> WHAT TO PRODUCE: Starting with the line that has "Flipped Chat AI – Chat s Lukas Vossen" in the records below and stopping after the line that has "Auto Repair Shop", output every line exactly and nothing else; skip pictures.

> DATA TO PROCESS:
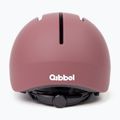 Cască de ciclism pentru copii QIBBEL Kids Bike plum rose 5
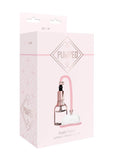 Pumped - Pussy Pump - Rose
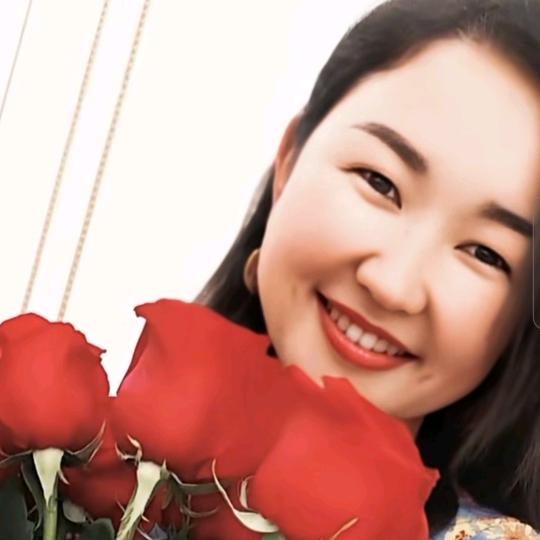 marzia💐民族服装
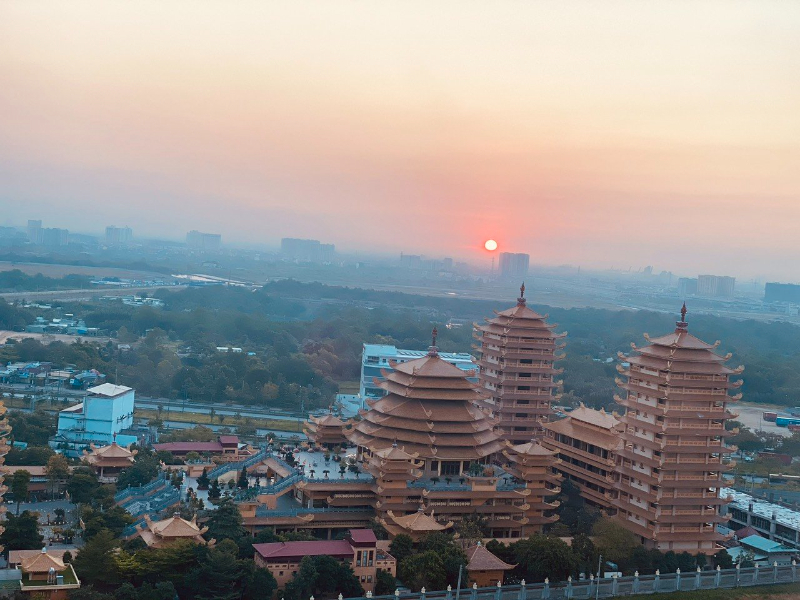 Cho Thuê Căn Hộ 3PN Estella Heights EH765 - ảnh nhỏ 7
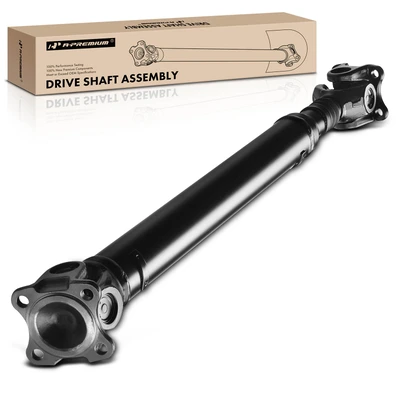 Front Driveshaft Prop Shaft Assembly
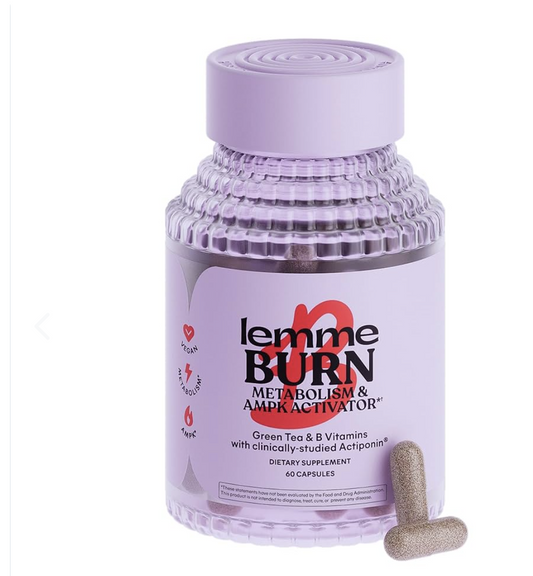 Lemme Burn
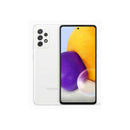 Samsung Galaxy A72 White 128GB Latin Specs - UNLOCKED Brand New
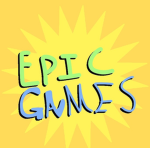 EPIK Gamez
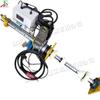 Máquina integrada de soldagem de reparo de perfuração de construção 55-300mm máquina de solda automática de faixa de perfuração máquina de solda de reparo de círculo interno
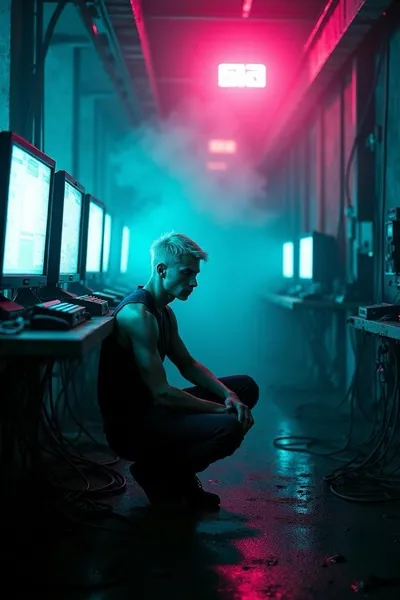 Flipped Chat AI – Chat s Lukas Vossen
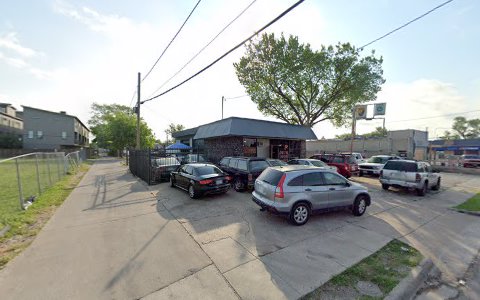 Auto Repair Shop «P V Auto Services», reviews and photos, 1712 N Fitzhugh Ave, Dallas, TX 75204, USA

...

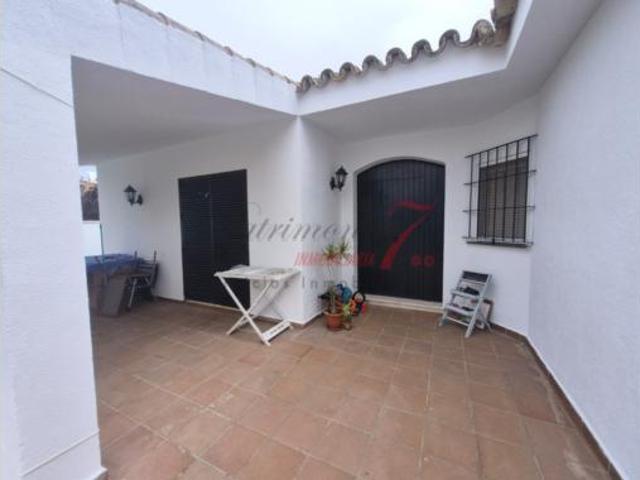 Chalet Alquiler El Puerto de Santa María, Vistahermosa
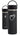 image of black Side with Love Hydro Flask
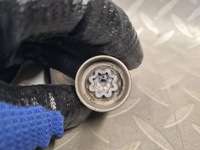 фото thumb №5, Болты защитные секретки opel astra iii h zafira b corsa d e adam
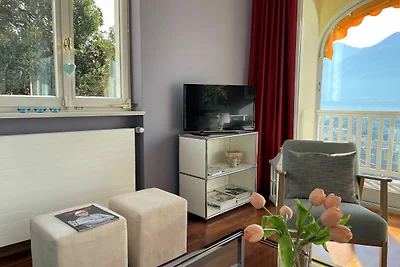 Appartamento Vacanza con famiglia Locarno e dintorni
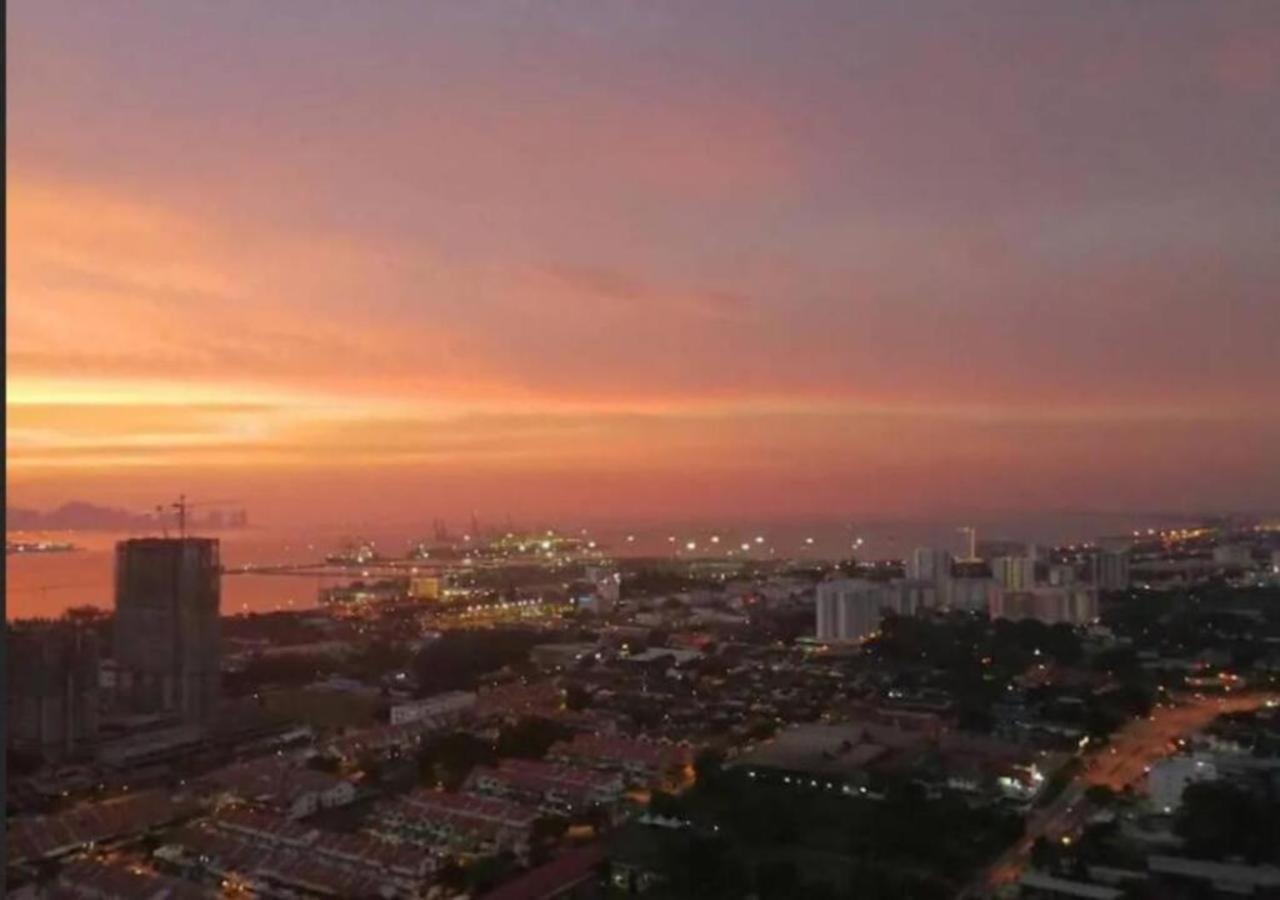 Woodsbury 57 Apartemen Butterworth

> SOLUTION BELOW:
 Flipped Chat AI – Chat s Lukas Vossen
 Auto Repair Shop «P V Auto Services», reviews and photos, 1712 N Fitzhugh Ave, Dallas, TX 75204, USA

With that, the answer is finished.